Adamo faceva cosi: Santa Chiara per lui segnava già la fine anticipata dell’estate e del caldo, dei soldi rimediati e della bevuta facile, era già tempo di andare in letargo, di dare tregua a una strana amarezza, e per riuscirci faceva irruzione come ospite indesiderato alla festa della Santa Patrona, a volte prima che partisse in processione verso il porto e la zaccarena illuminata la portasse in una corteo di barche a salutare la Madonnina, ritta sul suo scoglio già nel golfo di Procchio, a volte disturbando direttamente la processione, scandalizzando le pie donne, mentre il paese si illuminava di fiammelle dei lumini seminati sulle murette e sugli scogli, candelotti e cera fusa che noi bastardi facevamo esplodere tra i turisti terrorizzati sputandoci dentro e scappando lontano dalle gonne e calze strinate di donne urlanti e dai calci a vuoto dei mariti e fidanzati.

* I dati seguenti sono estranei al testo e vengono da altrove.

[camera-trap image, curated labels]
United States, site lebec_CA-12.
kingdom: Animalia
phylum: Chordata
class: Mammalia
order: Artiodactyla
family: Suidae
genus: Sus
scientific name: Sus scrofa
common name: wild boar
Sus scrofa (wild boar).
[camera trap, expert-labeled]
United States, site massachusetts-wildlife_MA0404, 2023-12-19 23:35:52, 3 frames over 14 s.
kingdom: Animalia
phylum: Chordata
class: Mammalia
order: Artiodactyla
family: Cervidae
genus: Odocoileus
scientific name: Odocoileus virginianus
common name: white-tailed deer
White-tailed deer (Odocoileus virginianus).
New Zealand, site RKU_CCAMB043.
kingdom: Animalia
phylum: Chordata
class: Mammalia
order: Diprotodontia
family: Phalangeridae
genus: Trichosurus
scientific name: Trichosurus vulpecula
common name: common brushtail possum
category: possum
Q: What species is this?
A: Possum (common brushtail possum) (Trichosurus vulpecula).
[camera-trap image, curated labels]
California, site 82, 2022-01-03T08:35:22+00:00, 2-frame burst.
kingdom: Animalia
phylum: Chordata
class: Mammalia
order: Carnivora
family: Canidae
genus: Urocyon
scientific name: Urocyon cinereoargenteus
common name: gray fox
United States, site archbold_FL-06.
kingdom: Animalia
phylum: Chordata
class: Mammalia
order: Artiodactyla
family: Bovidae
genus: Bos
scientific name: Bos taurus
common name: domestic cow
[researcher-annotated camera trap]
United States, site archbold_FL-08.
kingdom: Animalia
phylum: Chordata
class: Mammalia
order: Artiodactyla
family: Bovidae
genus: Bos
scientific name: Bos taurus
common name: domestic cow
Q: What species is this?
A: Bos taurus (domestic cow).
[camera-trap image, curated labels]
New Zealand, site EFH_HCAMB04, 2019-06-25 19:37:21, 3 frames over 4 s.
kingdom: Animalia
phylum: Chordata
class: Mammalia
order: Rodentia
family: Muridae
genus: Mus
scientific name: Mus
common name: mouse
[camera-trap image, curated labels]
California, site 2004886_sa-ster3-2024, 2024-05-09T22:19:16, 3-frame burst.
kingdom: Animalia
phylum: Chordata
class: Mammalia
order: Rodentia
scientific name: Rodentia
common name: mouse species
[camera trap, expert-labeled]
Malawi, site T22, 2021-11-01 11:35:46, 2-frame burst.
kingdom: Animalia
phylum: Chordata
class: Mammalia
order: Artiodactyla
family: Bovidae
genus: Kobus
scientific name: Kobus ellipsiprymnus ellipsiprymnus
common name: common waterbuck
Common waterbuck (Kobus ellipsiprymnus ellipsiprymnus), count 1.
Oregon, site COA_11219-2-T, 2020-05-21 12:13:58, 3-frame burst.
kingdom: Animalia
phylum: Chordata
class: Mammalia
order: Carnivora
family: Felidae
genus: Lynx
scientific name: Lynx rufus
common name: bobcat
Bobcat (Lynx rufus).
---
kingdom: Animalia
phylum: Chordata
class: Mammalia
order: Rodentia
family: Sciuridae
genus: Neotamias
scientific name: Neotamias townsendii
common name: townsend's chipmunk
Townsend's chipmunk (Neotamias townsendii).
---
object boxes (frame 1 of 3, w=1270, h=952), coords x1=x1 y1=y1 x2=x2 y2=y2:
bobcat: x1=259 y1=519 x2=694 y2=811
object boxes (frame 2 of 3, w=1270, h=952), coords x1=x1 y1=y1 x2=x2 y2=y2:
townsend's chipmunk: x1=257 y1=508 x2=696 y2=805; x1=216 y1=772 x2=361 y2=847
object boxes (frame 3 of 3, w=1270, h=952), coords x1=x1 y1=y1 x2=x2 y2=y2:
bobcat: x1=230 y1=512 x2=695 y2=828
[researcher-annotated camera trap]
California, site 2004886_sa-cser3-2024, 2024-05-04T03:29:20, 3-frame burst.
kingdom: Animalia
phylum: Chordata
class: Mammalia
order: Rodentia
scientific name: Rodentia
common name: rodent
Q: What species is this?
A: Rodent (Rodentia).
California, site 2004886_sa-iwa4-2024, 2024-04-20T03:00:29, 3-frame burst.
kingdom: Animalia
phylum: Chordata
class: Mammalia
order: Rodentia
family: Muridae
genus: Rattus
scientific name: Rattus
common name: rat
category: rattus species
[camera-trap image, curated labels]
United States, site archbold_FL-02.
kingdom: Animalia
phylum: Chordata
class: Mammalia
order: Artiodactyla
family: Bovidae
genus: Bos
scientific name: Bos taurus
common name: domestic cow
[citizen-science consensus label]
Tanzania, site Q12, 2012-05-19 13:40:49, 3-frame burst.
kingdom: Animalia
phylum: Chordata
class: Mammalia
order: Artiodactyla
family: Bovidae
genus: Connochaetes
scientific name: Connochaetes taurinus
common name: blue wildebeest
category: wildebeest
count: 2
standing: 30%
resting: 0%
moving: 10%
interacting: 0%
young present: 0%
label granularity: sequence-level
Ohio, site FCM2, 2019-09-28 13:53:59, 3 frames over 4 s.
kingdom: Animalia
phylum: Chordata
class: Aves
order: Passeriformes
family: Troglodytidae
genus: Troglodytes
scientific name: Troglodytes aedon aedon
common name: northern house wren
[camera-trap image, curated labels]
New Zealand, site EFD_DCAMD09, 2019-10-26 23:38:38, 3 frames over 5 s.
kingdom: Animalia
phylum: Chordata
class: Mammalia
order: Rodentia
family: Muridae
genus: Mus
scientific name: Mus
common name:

Era, quello con Adamo e i suoi comizi di moccoli, quasi un appuntamento fisso con qualcosa che sembrava follia e che invece era lo sberleffo a un paese che a modo suo Adamo amava molto e dal quale era riamato e perdonato. Era il nostro giullare di corte gratuito, quello che grida il re è nudo, chi ci mostra uno specchio nel quale preferiamo non guardarci ma che ci affascina, come quando da giovani scalavamo i 13 metri dello scoglio della Leccetta e guardavamo di sotto il mare, con la voglia e la paura di tuffarci, sapendo che comunque, arrivati lì in cima l’unica cosa possibile era farlo.
E Adamo si tuffava nel canto, nelle risate, nella festa, nelle lacrime e nello scandalo di un paese intero, senza vergogna e timore, sfrontato come un ragazzo che sa che in fondo, se trovi il coraggio di buttarti, anche se ti scomponi durante il volo, non ti farai poi tanto male. Era un vecchio Icaro con gli occhi illuminati da un briciolo di follia, senza la quale non c’è il coraggio della parola e del gesto sconsiderati, e al quale ricrescevano le penne bruciate dal sole dopo ogni volo e caduta.
E in questo non c’era niente di partitico, non mi ricordo che Adamo, con i suoi dissacranti comizi anarcoidi, fosse troppo simpatico ai comunisti, ma non era nemmeno detestato dai democristiani, era semplicemente lì, dove doveva essere e stare: tra il bare e il mare, tra Dio e i carabinieri, tra Santa Chiara e Porto Azzurro, un’equilibrista della libertà, una rondine di mare che svernava in galera perché nemmeno una cella, o poi l’ospedale, poteva rinchiudere quegli occhi chiari e amari e quel sorriso beffardo.